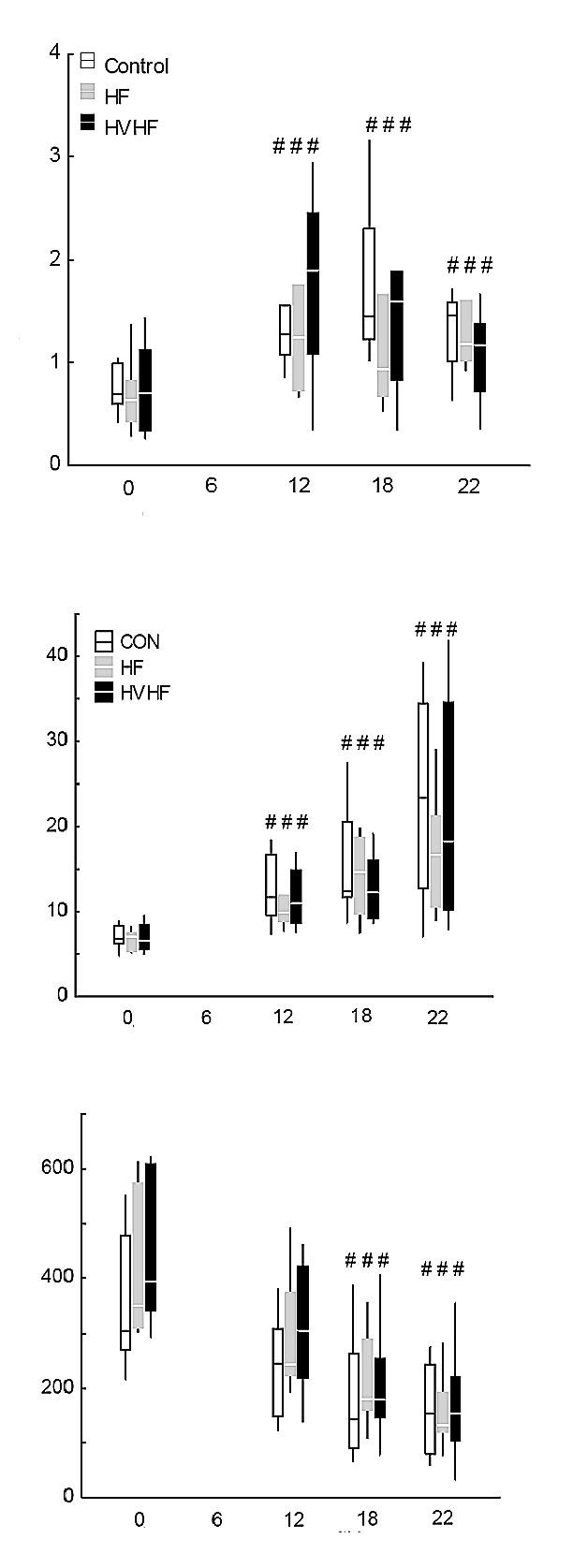 Vliv hemofiltrace Nahoře: plazmatické hladiny nitrátů + nitritů. Uprostřed: plazmatické koncentrace von Willebrandova faktoru. Dole: počet krevních destiček. CON, kontrolní skupina; HF skupina se standardní hemofiltrací; HVHF, skupina s vysokoobjemovou hemofiltrací. <sup>#</sup>Významný rozdíl oproti baseline ve skupině (p < 0,05).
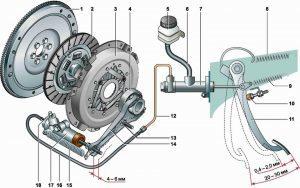 Замена главного цилиндра сцепления на ВАЗ 2101-ВАЗ 2107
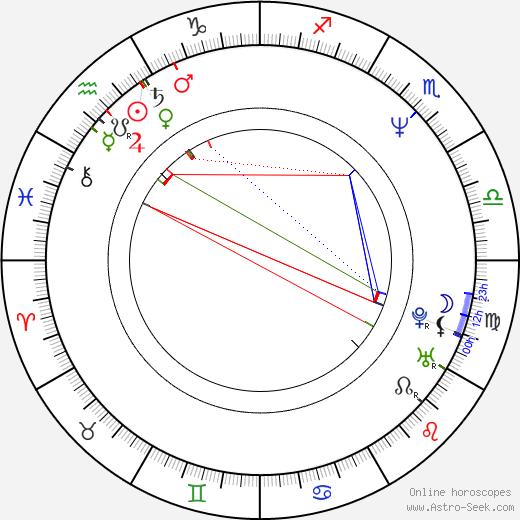 Twist-Twist Erkinharju astro natal birth chart, Twist-Twist Erkinharju horoscope, astrology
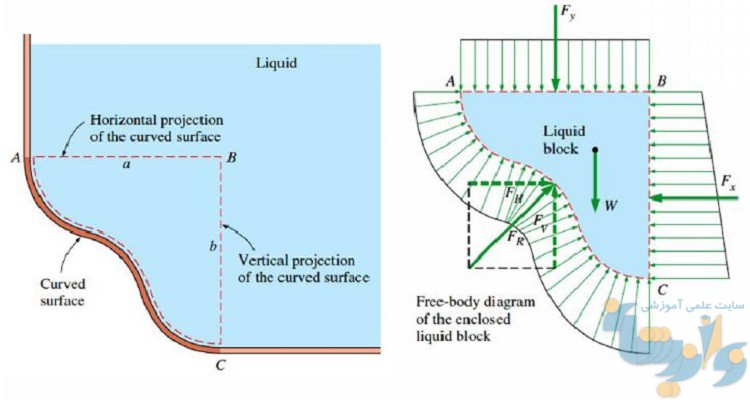 Image result for مکانیک سیالات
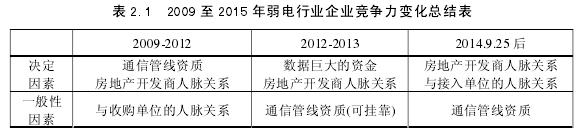 表 2.1 2009 至 2015 年弱电行业企业竞争力变化总结表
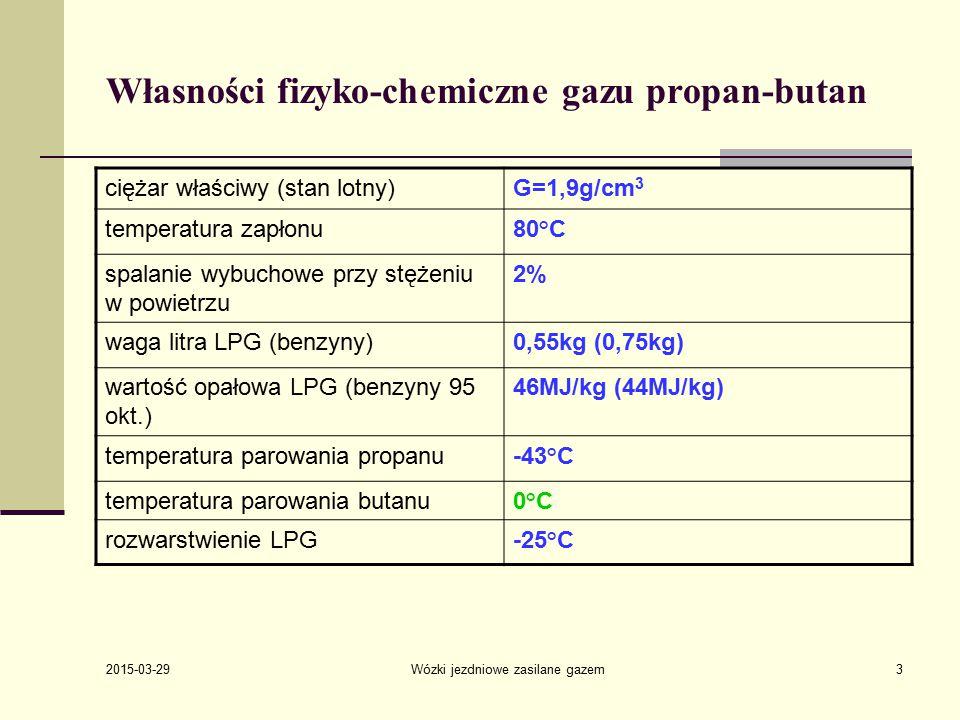 Własności fizyko-chemiczne gazu propan-butan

------------------------------------------------

BRIEF:
Now transcribe all the entries above exactly, so that no picture is carried over.

WRITTEN RESPONSE:
 Vliv hemofiltrace Nahoře: plazmatické hladiny nitrátů + nitritů. Uprostřed: plazmatické koncentrace von Willebrandova faktoru. Dole: počet krevních destiček. CON, kontrolní skupina; HF skupina se standardní hemofiltrací; HVHF, skupina s vysokoobjemovou hemofiltrací. <sup>#</sup>Významný rozdíl oproti baseline ve skupině (p < 0,05).
 Замена главного цилиндра сцепления на ВАЗ 2101-ВАЗ 2107
 Twist-Twist Erkinharju astro natal birth chart, Twist-Twist Erkinharju horoscope, astrology
 Image result for مکانیک سیالات
 表 2.1 2009 至 2015 年弱电行业企业竞争力变化总结表
 Własności fizyko-chemiczne gazu propan-butan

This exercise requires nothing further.